▶ _Aim of the exercise_: Reproduce every entry below verbatim, omitting the pictures.

▶ _Excerpts from a spatial dataset_:
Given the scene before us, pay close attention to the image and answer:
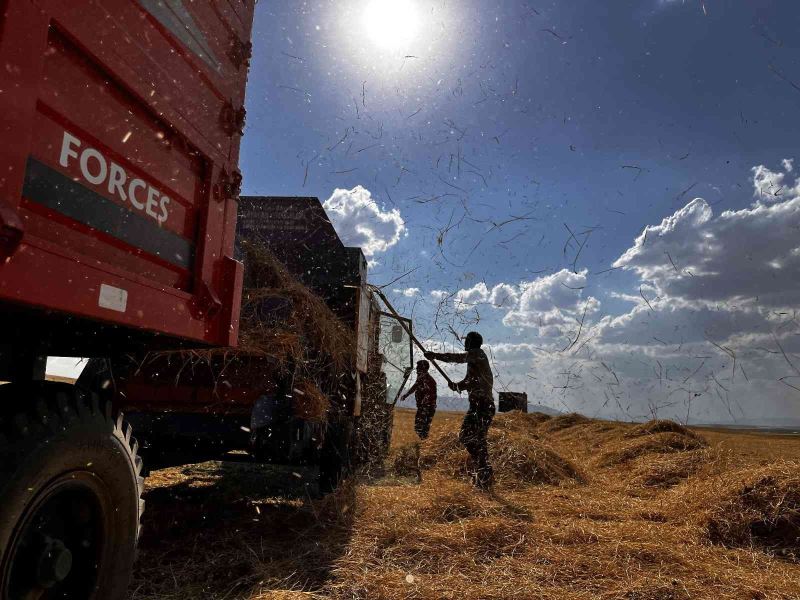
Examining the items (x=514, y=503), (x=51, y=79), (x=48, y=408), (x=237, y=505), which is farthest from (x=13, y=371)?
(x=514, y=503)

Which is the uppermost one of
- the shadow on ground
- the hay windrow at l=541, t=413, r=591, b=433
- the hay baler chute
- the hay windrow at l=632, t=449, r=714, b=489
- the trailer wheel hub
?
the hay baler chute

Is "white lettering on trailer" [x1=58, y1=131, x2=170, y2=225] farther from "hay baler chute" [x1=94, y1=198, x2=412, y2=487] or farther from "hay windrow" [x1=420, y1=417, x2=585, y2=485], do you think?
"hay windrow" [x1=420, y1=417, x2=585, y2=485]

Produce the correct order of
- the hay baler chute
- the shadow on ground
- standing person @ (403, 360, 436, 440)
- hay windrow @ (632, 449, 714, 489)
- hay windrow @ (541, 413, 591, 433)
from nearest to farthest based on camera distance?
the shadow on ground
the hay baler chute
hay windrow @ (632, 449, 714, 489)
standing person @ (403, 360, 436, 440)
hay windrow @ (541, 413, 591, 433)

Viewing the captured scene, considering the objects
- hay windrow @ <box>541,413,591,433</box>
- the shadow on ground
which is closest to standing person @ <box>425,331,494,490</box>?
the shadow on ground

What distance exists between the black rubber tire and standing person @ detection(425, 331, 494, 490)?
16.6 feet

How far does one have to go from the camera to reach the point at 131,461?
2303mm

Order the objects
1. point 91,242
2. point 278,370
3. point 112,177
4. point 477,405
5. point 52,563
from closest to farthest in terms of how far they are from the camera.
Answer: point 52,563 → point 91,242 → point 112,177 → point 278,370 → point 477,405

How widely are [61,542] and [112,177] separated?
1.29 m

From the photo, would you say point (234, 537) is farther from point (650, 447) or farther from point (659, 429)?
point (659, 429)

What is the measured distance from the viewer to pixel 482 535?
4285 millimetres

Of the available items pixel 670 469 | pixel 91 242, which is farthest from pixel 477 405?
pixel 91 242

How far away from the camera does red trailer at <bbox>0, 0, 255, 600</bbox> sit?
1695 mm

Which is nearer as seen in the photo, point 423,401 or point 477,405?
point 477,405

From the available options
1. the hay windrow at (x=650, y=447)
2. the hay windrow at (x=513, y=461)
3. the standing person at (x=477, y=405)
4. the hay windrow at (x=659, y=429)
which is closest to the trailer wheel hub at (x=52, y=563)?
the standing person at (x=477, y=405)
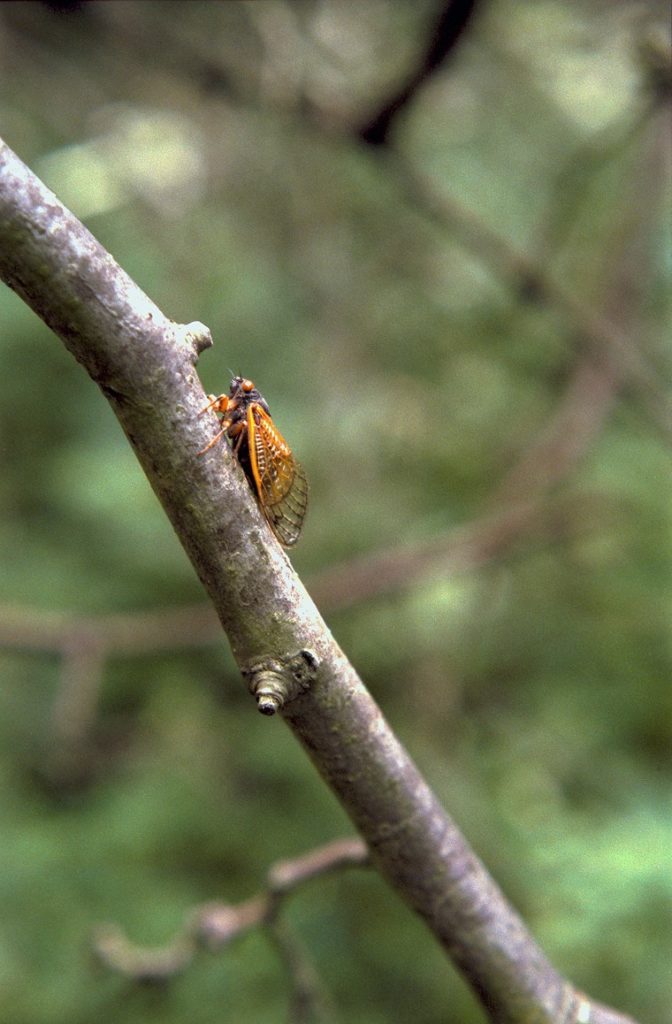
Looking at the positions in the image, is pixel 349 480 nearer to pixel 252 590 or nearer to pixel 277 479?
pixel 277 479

▶ _Output of the exercise_:
Given the scene before us, pay close attention to the image and answer:
Examining the items (x=514, y=503), (x=51, y=79), (x=48, y=408), (x=237, y=505), which is farthest from (x=13, y=371)?
(x=514, y=503)

Which is the uppermost one of
- the shadow on ground
- the hay windrow at l=541, t=413, r=591, b=433
- the hay baler chute
- the hay windrow at l=632, t=449, r=714, b=489
- the trailer wheel hub
?
the hay baler chute

Is "white lettering on trailer" [x1=58, y1=131, x2=170, y2=225] farther from "hay baler chute" [x1=94, y1=198, x2=412, y2=487] or farther from "hay windrow" [x1=420, y1=417, x2=585, y2=485], do you think?
"hay windrow" [x1=420, y1=417, x2=585, y2=485]

Produce the correct order of
- the hay baler chute
- the shadow on ground
- standing person @ (403, 360, 436, 440)
- hay windrow @ (632, 449, 714, 489)
- hay windrow @ (541, 413, 591, 433)
from nearest to farthest based on camera distance?
the shadow on ground
the hay baler chute
hay windrow @ (632, 449, 714, 489)
standing person @ (403, 360, 436, 440)
hay windrow @ (541, 413, 591, 433)

Viewing the captured scene, considering the objects
- hay windrow @ <box>541,413,591,433</box>
- the shadow on ground
which is closest to standing person @ <box>425,331,494,490</box>?
the shadow on ground

What distance exists between the black rubber tire and standing person @ detection(425, 331, 494, 490)?
16.6 feet

How far does one have to go from the camera to reach the point at 131,461?
2303mm

Order the objects
1. point 91,242
2. point 278,370
3. point 112,177
4. point 477,405
5. point 52,563
from closest to farthest in terms of how far they are from the camera.
Answer: point 52,563 → point 91,242 → point 112,177 → point 278,370 → point 477,405

How widely are [61,542] and [112,177] separated?
1.29 m

From the photo, would you say point (234, 537) is farther from point (650, 447) or farther from point (659, 429)?
point (659, 429)

What is the measured distance from the viewer to pixel 482 535?
4285 millimetres

Of the available items pixel 670 469 | pixel 91 242, which is farthest from pixel 477 405?
pixel 91 242

How far away from the camera does red trailer at <bbox>0, 0, 255, 600</bbox> sit?
1695 mm

Which is nearer as seen in the photo, point 423,401 or point 477,405?
point 477,405

From the available options
1. the hay windrow at (x=650, y=447)
2. the hay windrow at (x=513, y=461)
3. the standing person at (x=477, y=405)
4. the hay windrow at (x=659, y=429)
which is closest to the trailer wheel hub at (x=52, y=563)?
the standing person at (x=477, y=405)
Looking at the positions in the image, is pixel 349 480 nearer to pixel 252 590 or nearer to pixel 277 479?
pixel 277 479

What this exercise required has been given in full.